EXERCISE INSTRUCTIONS → Lines before the one containing "What is the distance" are excluded; print that line and every line after it through the end of the material below, exactly.

[Rows of spatial question data]
⟨

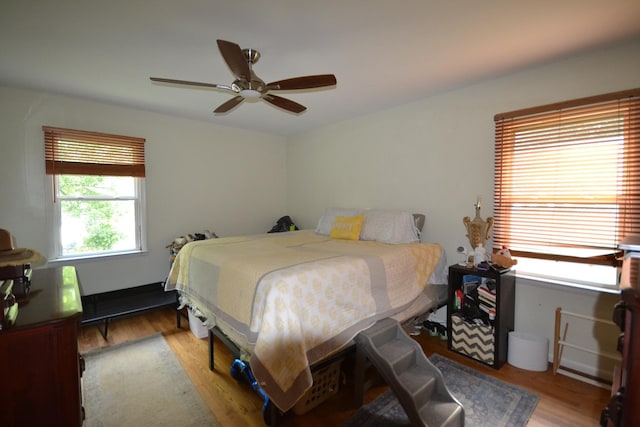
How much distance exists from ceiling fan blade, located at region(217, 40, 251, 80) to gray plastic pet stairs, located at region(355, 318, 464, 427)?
1.84 metres

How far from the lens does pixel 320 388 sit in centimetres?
187

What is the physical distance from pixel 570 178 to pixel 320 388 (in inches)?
96.7

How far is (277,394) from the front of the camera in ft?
4.98

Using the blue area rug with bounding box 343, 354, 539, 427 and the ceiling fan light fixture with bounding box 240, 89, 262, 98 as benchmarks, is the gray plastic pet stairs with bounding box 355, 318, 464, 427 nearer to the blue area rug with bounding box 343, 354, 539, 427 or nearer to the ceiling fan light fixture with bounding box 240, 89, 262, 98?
the blue area rug with bounding box 343, 354, 539, 427

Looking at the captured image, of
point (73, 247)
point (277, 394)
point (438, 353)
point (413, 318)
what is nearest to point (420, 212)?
point (413, 318)

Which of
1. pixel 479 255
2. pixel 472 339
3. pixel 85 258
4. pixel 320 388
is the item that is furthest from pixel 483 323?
pixel 85 258

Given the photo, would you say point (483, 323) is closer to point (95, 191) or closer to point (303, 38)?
point (303, 38)

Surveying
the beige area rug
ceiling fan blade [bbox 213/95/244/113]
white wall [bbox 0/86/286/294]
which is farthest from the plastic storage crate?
white wall [bbox 0/86/286/294]

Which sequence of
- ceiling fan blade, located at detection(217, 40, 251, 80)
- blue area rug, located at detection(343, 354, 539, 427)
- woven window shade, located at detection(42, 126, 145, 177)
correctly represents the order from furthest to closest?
woven window shade, located at detection(42, 126, 145, 177) < blue area rug, located at detection(343, 354, 539, 427) < ceiling fan blade, located at detection(217, 40, 251, 80)

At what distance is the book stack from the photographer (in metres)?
2.29

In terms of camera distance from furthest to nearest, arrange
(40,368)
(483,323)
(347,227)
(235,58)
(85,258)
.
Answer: (347,227) → (85,258) → (483,323) → (235,58) → (40,368)

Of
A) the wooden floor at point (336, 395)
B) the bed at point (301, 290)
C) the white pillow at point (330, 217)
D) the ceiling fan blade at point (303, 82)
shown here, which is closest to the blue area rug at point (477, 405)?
the wooden floor at point (336, 395)

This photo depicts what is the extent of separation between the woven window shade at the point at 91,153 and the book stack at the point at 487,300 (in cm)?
386

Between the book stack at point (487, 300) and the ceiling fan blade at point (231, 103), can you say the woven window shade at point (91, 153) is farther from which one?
the book stack at point (487, 300)
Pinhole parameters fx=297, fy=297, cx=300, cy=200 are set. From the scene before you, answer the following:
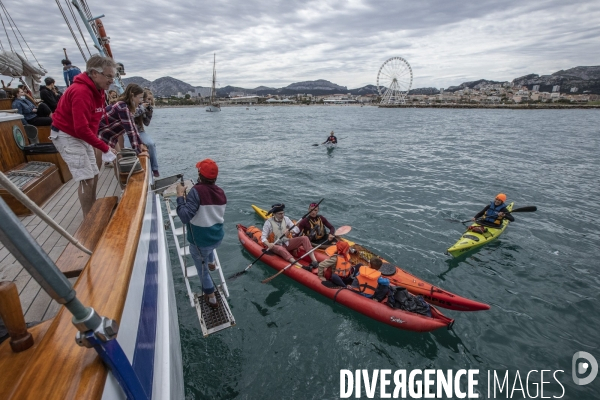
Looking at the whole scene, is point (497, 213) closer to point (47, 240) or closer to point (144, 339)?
point (144, 339)

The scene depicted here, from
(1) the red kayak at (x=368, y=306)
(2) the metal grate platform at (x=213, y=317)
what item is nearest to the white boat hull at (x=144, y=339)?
(2) the metal grate platform at (x=213, y=317)

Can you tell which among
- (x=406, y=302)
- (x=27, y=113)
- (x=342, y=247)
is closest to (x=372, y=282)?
(x=406, y=302)

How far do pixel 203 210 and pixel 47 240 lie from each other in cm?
198

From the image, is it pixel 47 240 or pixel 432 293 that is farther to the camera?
pixel 432 293

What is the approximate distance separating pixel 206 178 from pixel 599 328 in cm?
928

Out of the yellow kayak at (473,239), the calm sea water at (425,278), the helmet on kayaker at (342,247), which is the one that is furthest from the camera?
the yellow kayak at (473,239)

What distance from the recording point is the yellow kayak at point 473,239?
941 centimetres

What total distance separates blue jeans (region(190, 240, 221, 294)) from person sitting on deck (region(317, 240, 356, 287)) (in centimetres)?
320

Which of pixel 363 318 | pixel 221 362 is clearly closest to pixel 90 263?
pixel 221 362

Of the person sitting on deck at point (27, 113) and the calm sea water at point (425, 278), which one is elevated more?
the person sitting on deck at point (27, 113)

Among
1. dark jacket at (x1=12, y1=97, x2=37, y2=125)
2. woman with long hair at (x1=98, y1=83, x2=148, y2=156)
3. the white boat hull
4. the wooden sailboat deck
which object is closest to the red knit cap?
the white boat hull

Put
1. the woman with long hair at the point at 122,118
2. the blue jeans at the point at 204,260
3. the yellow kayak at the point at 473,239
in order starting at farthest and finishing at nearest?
the yellow kayak at the point at 473,239, the woman with long hair at the point at 122,118, the blue jeans at the point at 204,260

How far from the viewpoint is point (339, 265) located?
7.84 metres

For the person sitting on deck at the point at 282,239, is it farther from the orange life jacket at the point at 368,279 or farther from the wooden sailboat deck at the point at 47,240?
the wooden sailboat deck at the point at 47,240
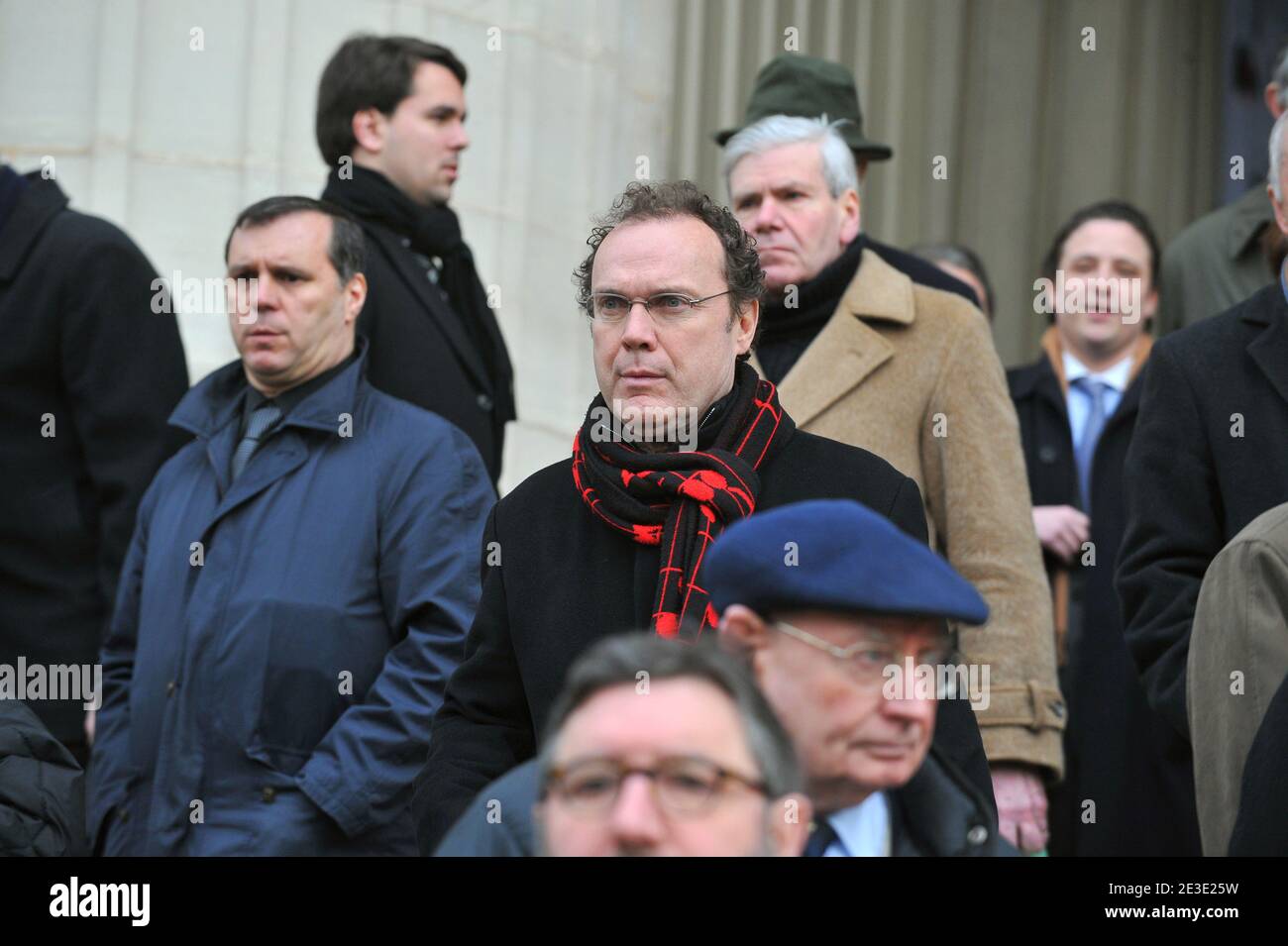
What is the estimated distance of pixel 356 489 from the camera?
5395 millimetres

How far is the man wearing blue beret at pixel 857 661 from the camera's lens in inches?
120

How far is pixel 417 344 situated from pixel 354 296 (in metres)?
0.39

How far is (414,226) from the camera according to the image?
6328 millimetres

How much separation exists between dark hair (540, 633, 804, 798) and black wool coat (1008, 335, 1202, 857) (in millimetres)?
3193

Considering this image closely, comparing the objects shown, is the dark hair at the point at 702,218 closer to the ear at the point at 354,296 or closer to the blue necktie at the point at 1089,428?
the ear at the point at 354,296

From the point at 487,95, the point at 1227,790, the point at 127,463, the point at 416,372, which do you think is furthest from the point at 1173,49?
the point at 1227,790

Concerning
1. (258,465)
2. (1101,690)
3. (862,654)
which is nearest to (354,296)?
(258,465)

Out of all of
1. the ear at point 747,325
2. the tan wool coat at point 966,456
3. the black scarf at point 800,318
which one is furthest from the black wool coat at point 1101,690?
the ear at point 747,325

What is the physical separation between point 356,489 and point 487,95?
3.39 metres

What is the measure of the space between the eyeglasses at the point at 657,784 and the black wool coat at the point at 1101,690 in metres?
3.33

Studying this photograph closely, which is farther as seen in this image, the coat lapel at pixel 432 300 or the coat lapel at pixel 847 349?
the coat lapel at pixel 432 300

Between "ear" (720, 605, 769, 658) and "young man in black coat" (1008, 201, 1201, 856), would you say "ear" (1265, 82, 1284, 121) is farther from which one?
"ear" (720, 605, 769, 658)

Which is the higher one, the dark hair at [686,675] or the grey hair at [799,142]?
the grey hair at [799,142]
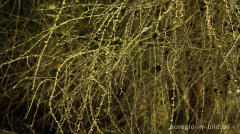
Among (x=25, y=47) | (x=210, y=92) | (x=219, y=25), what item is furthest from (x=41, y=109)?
(x=219, y=25)

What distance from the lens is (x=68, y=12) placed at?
2.61 metres

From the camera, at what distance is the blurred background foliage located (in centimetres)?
157

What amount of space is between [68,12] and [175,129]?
1315 millimetres

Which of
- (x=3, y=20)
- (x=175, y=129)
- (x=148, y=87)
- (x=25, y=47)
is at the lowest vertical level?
(x=175, y=129)

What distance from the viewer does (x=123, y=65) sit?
4.88 feet

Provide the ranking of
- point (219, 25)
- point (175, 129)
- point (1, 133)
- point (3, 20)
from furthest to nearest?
point (3, 20), point (1, 133), point (175, 129), point (219, 25)

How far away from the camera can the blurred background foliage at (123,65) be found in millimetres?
1565

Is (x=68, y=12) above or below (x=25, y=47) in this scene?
above

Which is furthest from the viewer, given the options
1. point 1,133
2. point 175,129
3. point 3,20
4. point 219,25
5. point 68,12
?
point 3,20

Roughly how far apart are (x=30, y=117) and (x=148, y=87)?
1.50m

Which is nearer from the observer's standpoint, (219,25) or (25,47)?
(219,25)

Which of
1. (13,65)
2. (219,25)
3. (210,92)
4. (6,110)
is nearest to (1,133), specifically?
(6,110)

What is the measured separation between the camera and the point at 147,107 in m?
2.43

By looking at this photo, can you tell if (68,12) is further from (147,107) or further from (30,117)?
(30,117)
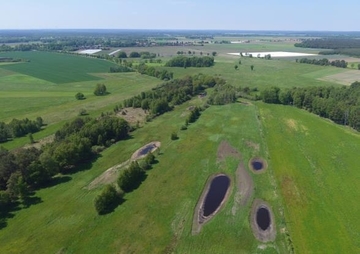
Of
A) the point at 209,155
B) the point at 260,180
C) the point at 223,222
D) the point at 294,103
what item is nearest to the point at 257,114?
the point at 294,103

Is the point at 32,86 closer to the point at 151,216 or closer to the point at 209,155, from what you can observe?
the point at 209,155

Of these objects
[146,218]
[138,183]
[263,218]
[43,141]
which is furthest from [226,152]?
[43,141]

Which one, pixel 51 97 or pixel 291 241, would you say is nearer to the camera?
pixel 291 241

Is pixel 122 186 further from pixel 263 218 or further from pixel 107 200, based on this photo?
pixel 263 218

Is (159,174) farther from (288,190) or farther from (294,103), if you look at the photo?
(294,103)

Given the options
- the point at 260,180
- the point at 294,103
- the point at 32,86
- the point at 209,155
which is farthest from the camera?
the point at 32,86

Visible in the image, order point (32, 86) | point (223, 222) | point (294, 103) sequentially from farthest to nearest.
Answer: point (32, 86) < point (294, 103) < point (223, 222)
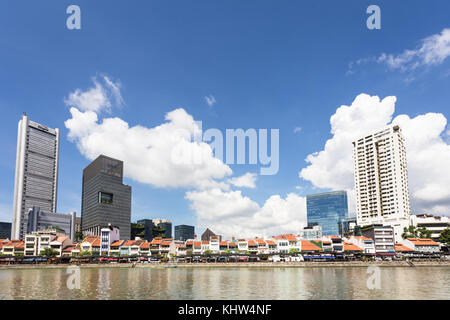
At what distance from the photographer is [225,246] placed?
131750 mm

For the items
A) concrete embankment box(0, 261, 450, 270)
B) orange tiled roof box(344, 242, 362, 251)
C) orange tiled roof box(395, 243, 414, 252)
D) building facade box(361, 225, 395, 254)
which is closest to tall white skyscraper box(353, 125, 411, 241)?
orange tiled roof box(395, 243, 414, 252)

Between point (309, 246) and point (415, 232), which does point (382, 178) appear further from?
point (309, 246)

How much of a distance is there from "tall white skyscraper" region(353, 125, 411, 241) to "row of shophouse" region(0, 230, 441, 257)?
85.2 feet

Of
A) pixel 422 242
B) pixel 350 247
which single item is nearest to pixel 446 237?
pixel 422 242

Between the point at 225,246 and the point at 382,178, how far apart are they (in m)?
82.5

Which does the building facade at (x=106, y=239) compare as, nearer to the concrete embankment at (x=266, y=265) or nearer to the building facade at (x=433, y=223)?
the concrete embankment at (x=266, y=265)

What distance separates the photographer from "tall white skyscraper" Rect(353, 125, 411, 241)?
494 ft

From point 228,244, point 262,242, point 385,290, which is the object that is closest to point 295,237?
point 262,242

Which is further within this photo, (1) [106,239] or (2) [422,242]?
(1) [106,239]

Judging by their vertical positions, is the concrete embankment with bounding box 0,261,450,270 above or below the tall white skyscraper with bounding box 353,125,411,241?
below

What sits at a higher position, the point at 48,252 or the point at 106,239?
the point at 106,239

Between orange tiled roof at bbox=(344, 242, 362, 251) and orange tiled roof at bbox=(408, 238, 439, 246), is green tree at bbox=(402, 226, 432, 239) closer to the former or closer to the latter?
orange tiled roof at bbox=(408, 238, 439, 246)

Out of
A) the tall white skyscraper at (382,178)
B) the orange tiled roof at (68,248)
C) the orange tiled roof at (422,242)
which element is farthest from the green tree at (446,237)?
the orange tiled roof at (68,248)
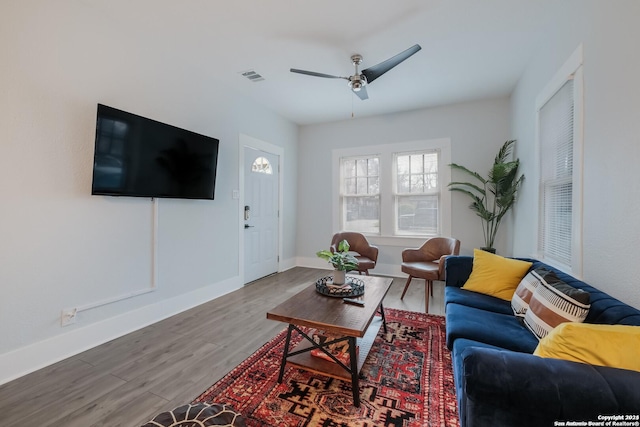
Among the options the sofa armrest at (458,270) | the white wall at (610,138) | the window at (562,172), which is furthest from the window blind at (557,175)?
the sofa armrest at (458,270)

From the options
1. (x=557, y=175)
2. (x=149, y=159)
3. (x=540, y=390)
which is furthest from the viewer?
(x=149, y=159)

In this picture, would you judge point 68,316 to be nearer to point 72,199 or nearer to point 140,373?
point 140,373

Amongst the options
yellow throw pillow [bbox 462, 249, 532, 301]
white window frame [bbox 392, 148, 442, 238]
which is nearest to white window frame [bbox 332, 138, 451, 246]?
white window frame [bbox 392, 148, 442, 238]

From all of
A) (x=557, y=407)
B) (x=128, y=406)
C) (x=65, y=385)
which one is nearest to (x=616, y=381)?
(x=557, y=407)

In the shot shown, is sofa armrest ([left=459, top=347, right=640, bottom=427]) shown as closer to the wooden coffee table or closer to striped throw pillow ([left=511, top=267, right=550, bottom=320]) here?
the wooden coffee table

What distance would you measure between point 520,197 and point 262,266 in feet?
12.4

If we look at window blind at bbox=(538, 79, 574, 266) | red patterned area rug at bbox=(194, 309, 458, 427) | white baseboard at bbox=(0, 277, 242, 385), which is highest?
window blind at bbox=(538, 79, 574, 266)

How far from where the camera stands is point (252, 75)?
3312mm

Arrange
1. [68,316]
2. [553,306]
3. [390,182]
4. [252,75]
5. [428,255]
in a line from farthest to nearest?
[390,182] < [428,255] < [252,75] < [68,316] < [553,306]

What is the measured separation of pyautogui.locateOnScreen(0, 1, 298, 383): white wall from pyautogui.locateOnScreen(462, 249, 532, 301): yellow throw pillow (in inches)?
119

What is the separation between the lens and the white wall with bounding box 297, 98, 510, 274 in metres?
4.05

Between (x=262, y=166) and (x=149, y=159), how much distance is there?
2.02 metres

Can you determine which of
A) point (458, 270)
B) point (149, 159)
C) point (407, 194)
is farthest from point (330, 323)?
point (407, 194)

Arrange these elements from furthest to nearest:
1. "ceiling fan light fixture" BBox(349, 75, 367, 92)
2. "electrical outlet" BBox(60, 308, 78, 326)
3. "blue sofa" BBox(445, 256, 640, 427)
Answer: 1. "ceiling fan light fixture" BBox(349, 75, 367, 92)
2. "electrical outlet" BBox(60, 308, 78, 326)
3. "blue sofa" BBox(445, 256, 640, 427)
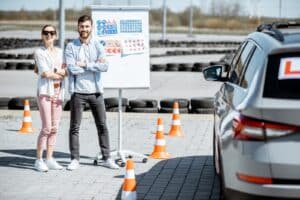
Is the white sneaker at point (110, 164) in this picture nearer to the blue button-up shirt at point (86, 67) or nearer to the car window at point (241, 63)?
the blue button-up shirt at point (86, 67)

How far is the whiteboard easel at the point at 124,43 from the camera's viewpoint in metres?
9.77

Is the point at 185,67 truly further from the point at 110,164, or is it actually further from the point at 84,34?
the point at 84,34

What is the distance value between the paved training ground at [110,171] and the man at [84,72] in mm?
686

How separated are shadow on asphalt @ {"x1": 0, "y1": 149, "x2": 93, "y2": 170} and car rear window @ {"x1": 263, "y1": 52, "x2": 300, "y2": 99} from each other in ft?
15.8

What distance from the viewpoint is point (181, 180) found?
8.72 meters

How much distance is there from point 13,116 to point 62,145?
370cm

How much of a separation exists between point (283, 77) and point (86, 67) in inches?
159

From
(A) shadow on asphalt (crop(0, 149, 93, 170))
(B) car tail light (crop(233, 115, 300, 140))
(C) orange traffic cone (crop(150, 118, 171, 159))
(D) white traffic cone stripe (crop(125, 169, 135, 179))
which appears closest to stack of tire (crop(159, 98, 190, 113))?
(A) shadow on asphalt (crop(0, 149, 93, 170))

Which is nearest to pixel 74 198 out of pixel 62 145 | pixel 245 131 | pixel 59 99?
pixel 59 99

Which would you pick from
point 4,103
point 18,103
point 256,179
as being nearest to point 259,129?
point 256,179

⟩

PROBLEM SOLUTION →
What is the distance value between the paved training ground at [110,171] and the man at [84,72] in mm?
686

How separated are shadow on asphalt @ {"x1": 0, "y1": 149, "x2": 93, "y2": 170} and car rear window @ {"x1": 263, "y1": 52, "x2": 300, "y2": 99} from each other in ft?
15.8

What distance from the viewpoint is point (181, 180) found?
8.72 meters

How much distance is there from point 13,116 to point 62,145?
370cm

How much of a separation exists between point (283, 77) and point (86, 67) in inches?
159

From
(A) shadow on asphalt (crop(0, 149, 93, 170))
(B) car tail light (crop(233, 115, 300, 140))
(C) orange traffic cone (crop(150, 118, 171, 159))
(D) white traffic cone stripe (crop(125, 169, 135, 179))
which appears closest to stack of tire (crop(159, 98, 190, 113))?
(A) shadow on asphalt (crop(0, 149, 93, 170))

Which is nearest to pixel 74 198 out of pixel 62 145 | pixel 245 131 | pixel 59 99?
pixel 59 99

Which would you pick from
point 4,103
point 18,103
point 256,179
as being nearest to point 259,129?
point 256,179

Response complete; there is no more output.